Once you have sequences ordered correctly, you could simply run the following function to get sequential rules and their respective support and confidence. In general, the function below will write the sequences into a file called `seq_rule_input.txt` in SPMF accepted format, run SPMF to generate sequential rules, read the output file and return a Pandas dataframe. Detailed comments is provided in the function source code.

In [8]:
from collections import defaultdict
import subprocess
import re

''' Uses SPMF to find association rules in supplied transactions '''
def get_association_rules(sequences, min_sup, min_conf):
    # step 1: create required input for SPMF
    
    # prepare a dict to uniquely assign each item in the transactions to an int ID
    item_dict = defaultdict(int)
    output_dict = defaultdict(str)
    item_id = 1
    
    # write your sequences in SPMF format
    with open('seq_rule_input.txt', 'w+') as f:
        for sequence in sequences:
            z = []
            for itemset in sequence:
                # if there are multiple items in one itemset
                if isinstance(itemset, list):
                    for item in itemset:
                        if item not in item_dict:
                            item_dict[item] = item_id
                            item_id += 1

                        z.append(item_dict[item])
                else:
                    if itemset not in item_dict:
                        item_dict[itemset] = item_id
                        output_dict[str(item_id)] = itemset
                        item_id += 1
                    z.append(item_dict[itemset])
                    
                # end of itemset
                z.append(-1)
            
            # end of a sequence
            z.append(-2)
            f.write(' '.join([str(x) for x in z]))
            f.write('\n')
    
    # run SPMF with supplied parameters
    supp_param = '{}%'.format(int(min_sup * 100))
    conf_param = '{}%'.format(int(min_conf * 100))
    subprocess.call(['java', '-jar', 'spmf.jar', 'run', 'RuleGrowth', 
                     'seq_rule_input.txt', 'seq_rule_output.txt', 
                     supp_param, conf_param], shell=True)
    
    # read back the output rules
    outputs = open('seq_rule_output.txt', 'r').read().strip().split('\n')
    output_rules = []
    for rule in outputs:
        left, right, sup, conf = re.search(pattern=r'([0-9\,]+) ==> ([0-9\,]+) #SUP: ([0-9]+) #CONF: ([0-9\.]+)', string=rule).groups()
        sup = int(sup) / len(sequences)
        conf = float(conf)
        output_rules.append([[output_dict[x] for x in left.split(',')], [output_dict[x] for x in right.split(',')], sup, conf])
    
    # return pandas DataFrame
    return pd.DataFrame(output_rules, columns = ['Left_rule', 'Right_rule', 'Support', 'Confidence'])

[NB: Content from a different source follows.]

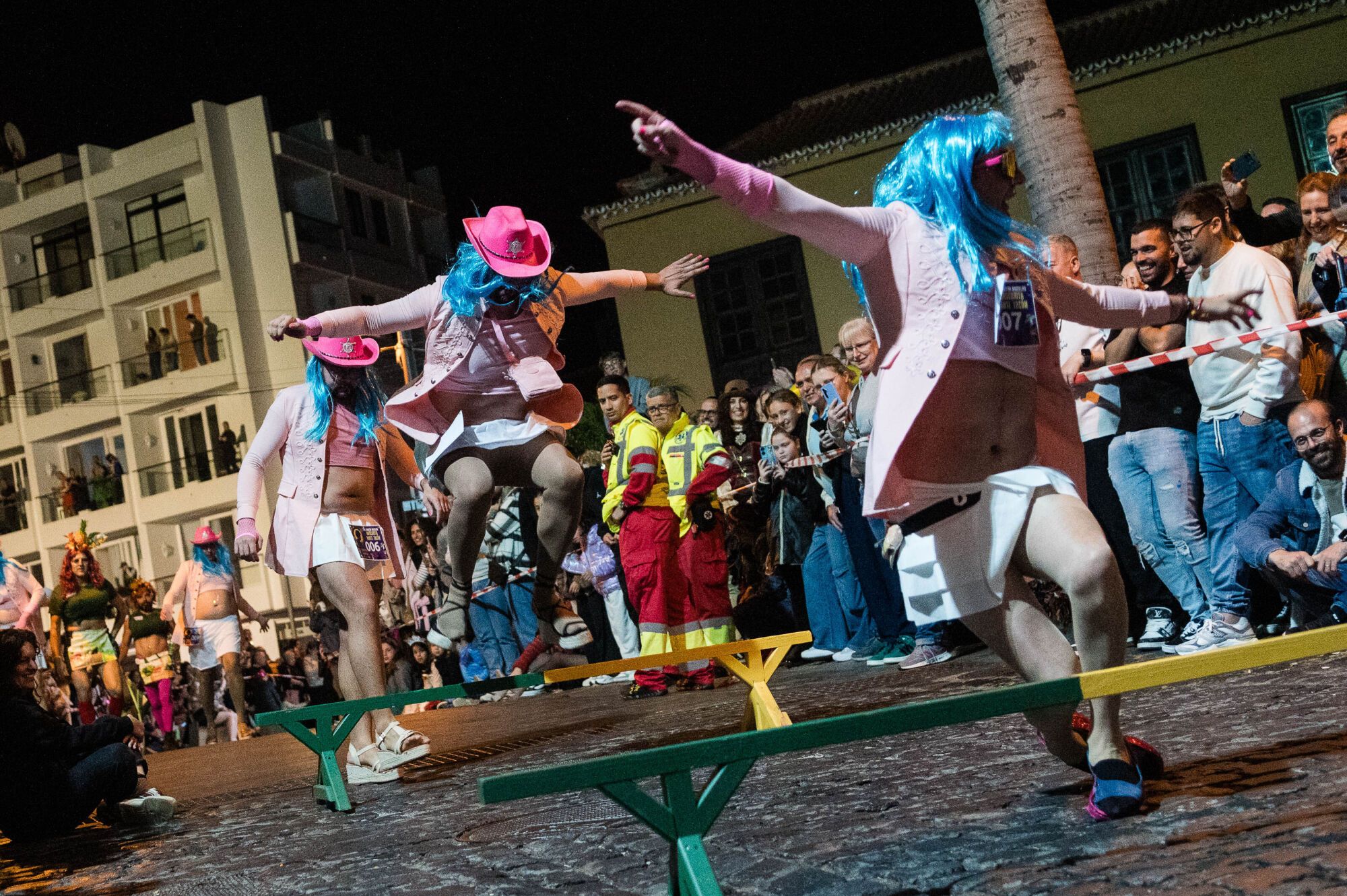 Maratón Mascarita Ponte el Tacón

You can run the function on sequences from the `bank.csv` dataset using the command below. In here, we are using `min_supp` of 0.1 and `min_conf` of 0.1.

In [9]:
get_association_rules(sequences, 0.1, 0.1)

Unnamed: 0,Left_rule,Right_rule,Support,Confidence
0,[CKING],[SVG],0.541734,0.63151
1,[CKING],"[SVG, ATM]",0.24853,0.289716
2,[CKING],"[SVG, CD]",0.142535,0.166156
3,[CKING],"[SVG, HMEQLC]",0.1115,0.129978
4,[CKING],[ATM],0.361907,0.421882
5,"[CKING, SVG]",[ATM],0.24853,0.458766
6,[CKING],[MMDA],0.1558,0.181619
7,[CKING],[CKCRD],0.113002,0.131729
8,[CKING],[CD],0.209861,0.244639
9,"[CKING, SVG]",[CD],0.142535,0.263109


The first rule is `CKING` => `SVG` with 0.54 support and 0.63 confidence. This is a strong rule. The support value implies that 54% of customers bought `SVG` after `CKING`. The confidence value implies that if a customer has bought `CKING`, the probability of them buying `SVG` subsequently is 63%.

## End Notes

We learned how to build, tune and explore association mining models. We also used visualisation to help us explain the association rules. The goal of association mining is to identify association among varaiables without the presence of target variable explictly and training of the model. This analysis is based on frequency of items present in the transactional dataset.